[Your goal] Scan the entries and tally the lines that include the string "frames". Reply with the figure alone.

[Available records]
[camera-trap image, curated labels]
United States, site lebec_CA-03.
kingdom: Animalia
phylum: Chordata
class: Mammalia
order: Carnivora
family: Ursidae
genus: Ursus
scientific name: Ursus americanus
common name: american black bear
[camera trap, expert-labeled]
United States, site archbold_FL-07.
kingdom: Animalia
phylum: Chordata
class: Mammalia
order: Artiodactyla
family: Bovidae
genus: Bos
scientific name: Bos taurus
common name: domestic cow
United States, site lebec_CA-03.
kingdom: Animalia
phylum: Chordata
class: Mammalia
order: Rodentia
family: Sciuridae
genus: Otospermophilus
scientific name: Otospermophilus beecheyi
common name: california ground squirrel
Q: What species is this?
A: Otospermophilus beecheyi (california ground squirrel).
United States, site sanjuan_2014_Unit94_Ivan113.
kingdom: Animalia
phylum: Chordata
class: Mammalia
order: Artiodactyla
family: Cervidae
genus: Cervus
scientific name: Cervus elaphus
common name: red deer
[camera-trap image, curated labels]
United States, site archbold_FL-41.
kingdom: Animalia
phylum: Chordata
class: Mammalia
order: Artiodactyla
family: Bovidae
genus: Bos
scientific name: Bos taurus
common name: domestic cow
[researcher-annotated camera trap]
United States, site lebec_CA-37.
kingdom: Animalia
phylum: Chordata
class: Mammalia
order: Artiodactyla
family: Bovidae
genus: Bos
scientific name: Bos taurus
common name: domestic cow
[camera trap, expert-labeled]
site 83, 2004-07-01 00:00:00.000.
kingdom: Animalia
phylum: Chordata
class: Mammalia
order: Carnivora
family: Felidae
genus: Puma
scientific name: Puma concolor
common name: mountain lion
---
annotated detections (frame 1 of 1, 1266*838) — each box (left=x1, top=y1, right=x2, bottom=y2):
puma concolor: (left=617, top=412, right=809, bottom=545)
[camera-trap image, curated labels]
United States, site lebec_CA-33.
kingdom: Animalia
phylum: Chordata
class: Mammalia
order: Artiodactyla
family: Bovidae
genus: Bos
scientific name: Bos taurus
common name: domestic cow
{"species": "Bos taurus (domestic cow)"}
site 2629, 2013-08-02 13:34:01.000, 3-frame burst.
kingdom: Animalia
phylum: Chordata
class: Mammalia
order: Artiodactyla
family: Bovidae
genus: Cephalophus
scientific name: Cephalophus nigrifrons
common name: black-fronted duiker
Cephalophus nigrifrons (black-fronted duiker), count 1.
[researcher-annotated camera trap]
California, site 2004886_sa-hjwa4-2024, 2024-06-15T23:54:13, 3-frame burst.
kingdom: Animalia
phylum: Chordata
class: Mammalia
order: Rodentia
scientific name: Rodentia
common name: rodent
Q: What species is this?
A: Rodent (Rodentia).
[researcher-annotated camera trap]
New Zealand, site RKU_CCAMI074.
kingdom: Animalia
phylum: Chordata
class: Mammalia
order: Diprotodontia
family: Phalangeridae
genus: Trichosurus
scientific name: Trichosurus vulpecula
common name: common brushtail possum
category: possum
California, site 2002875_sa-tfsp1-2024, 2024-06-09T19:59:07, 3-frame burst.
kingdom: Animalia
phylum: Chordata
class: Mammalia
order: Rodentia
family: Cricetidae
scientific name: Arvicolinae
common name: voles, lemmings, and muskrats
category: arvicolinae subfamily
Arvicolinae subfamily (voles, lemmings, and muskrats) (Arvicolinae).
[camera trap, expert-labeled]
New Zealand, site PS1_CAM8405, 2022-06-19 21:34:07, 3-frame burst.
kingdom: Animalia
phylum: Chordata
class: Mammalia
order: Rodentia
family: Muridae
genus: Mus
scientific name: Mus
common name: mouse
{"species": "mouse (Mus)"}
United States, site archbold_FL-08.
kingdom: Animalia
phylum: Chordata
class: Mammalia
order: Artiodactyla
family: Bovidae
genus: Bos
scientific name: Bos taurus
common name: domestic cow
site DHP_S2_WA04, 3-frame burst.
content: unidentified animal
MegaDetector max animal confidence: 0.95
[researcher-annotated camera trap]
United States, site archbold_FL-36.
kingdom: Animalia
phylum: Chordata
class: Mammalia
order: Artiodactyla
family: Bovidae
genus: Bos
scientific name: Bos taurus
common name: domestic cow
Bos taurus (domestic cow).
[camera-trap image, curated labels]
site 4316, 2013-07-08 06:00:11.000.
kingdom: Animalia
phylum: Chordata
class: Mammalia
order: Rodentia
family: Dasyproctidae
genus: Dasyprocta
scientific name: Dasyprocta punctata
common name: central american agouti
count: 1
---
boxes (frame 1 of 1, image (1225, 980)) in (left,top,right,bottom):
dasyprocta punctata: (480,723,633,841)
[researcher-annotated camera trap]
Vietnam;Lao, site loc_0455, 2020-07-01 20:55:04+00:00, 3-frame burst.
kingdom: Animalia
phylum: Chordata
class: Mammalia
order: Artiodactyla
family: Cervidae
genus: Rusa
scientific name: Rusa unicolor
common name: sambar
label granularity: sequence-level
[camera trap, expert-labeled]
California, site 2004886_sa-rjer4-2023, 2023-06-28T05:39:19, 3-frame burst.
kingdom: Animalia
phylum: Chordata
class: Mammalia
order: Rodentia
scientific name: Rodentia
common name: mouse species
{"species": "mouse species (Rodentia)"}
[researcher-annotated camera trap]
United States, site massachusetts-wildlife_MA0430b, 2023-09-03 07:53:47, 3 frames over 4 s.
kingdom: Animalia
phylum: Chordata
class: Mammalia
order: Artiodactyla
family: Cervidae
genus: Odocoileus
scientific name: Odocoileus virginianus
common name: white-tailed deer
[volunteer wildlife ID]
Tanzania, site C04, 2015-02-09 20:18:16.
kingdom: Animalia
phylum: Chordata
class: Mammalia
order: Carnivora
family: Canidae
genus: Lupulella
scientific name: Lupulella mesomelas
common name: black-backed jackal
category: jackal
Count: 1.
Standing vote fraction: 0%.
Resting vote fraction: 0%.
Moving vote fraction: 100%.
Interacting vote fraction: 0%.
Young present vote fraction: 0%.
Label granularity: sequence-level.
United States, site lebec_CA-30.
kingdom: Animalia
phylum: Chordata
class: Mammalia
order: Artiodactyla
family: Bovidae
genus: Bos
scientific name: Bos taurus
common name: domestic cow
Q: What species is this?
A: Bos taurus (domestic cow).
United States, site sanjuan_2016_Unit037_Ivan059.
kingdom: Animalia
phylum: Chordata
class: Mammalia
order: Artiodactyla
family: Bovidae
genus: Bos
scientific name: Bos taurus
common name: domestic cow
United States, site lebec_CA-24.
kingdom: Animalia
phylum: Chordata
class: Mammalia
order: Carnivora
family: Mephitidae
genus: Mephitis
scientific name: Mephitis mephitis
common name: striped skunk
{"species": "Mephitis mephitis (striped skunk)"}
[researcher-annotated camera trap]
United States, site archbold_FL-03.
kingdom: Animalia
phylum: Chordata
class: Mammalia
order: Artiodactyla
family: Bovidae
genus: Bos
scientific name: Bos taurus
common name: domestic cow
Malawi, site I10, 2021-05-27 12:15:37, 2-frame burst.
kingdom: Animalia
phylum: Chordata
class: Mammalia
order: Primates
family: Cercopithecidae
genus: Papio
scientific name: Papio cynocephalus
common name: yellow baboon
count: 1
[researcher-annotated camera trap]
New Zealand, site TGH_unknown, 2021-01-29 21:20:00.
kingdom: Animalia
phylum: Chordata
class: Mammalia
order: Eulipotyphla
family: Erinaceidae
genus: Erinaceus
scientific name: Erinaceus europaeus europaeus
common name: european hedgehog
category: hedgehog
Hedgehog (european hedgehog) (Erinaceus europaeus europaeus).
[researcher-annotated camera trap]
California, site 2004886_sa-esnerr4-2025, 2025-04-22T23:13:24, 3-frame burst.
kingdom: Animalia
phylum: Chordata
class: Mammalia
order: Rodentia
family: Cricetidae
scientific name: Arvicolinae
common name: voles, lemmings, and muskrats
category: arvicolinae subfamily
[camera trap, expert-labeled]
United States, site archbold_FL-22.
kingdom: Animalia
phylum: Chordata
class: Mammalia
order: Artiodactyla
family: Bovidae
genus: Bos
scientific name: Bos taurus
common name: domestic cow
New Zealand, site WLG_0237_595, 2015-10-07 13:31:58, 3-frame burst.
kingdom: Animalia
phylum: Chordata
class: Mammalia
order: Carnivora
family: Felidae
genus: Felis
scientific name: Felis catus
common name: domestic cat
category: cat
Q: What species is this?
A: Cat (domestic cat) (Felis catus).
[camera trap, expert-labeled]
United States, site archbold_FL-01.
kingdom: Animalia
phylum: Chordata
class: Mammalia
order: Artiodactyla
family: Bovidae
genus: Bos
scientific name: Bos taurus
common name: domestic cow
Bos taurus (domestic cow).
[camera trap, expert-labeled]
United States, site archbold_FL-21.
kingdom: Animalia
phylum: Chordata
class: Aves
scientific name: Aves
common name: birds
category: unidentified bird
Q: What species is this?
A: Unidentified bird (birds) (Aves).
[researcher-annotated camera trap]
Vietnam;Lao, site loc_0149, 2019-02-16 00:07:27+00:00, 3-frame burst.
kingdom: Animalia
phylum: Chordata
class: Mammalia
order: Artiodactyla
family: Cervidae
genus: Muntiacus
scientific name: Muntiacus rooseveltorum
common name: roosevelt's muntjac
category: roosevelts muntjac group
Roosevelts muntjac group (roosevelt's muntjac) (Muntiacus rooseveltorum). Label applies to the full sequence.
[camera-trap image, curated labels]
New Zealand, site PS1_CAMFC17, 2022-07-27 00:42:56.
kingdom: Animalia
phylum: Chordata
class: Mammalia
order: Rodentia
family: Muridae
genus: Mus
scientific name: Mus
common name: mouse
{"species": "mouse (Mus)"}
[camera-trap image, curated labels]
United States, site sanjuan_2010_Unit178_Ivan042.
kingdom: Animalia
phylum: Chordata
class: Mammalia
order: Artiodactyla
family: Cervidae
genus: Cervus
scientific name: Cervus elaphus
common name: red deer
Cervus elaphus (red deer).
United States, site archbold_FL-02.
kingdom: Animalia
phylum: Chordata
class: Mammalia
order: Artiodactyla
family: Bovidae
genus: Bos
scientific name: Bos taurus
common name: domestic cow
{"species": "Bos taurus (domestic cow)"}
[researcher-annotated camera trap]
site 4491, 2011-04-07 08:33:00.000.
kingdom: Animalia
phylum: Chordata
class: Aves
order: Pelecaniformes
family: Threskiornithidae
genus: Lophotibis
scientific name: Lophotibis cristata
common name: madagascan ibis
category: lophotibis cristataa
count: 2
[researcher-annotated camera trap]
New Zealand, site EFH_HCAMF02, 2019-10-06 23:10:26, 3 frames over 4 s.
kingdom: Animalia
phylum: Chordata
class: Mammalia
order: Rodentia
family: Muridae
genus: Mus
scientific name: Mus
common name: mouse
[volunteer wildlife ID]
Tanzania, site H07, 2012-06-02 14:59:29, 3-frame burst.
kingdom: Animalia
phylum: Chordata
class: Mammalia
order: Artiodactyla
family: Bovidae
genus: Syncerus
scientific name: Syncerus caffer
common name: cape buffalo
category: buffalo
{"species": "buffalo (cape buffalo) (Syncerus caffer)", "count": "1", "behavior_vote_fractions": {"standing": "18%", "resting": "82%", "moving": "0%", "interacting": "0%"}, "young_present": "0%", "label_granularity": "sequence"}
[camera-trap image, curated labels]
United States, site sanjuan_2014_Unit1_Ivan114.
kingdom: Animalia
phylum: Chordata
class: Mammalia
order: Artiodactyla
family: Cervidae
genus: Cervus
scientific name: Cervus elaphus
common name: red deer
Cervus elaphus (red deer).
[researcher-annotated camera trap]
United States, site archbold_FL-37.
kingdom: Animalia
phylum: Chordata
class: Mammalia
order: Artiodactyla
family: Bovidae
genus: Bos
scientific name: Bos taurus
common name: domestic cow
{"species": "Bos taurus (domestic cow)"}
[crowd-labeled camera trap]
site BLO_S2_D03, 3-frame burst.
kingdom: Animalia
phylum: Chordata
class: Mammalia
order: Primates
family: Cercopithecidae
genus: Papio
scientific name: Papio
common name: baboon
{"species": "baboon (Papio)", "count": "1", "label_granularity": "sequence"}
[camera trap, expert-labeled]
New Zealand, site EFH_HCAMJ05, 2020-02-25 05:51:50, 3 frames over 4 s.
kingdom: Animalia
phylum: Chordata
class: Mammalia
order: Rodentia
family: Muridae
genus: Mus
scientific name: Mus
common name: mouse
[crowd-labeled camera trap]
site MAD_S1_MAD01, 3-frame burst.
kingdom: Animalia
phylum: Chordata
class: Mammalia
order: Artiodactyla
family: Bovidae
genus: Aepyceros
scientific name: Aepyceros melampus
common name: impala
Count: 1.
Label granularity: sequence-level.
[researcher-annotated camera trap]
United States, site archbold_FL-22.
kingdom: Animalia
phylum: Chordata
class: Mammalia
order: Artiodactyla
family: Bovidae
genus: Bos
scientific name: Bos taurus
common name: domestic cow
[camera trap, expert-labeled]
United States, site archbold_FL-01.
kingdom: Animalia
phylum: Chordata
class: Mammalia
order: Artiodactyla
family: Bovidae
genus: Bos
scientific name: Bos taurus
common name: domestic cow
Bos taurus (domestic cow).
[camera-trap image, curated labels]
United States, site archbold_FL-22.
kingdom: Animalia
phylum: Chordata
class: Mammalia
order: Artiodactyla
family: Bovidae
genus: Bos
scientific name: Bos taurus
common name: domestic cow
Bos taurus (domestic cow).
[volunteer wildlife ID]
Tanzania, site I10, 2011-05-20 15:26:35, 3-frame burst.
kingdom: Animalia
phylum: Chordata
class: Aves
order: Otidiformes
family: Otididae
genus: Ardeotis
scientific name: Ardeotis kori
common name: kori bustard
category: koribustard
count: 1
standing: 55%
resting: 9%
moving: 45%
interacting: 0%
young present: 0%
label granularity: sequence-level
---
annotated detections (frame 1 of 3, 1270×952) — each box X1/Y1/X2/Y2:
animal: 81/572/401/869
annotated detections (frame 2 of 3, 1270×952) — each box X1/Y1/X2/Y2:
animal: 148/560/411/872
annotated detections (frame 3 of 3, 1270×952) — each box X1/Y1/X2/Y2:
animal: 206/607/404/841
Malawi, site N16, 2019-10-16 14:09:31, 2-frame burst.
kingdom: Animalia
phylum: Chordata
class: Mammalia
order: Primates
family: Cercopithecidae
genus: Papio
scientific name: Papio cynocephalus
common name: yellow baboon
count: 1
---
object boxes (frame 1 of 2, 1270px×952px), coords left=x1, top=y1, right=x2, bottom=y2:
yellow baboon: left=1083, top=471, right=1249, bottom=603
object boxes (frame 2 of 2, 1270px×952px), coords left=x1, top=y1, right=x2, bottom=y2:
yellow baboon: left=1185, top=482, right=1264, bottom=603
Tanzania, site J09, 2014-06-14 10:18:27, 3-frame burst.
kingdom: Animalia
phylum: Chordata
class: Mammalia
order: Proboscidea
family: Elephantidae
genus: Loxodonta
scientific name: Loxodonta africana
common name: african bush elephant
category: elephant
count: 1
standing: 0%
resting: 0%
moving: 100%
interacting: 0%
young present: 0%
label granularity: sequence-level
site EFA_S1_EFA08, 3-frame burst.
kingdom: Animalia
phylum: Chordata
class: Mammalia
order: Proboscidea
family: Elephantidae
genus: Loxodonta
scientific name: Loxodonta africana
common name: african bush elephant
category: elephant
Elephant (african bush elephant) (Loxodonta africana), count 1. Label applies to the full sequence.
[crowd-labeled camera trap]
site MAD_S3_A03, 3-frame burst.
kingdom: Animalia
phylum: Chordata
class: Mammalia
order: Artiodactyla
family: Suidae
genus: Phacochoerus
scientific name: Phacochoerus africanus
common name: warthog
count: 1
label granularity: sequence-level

[Exercise output] 3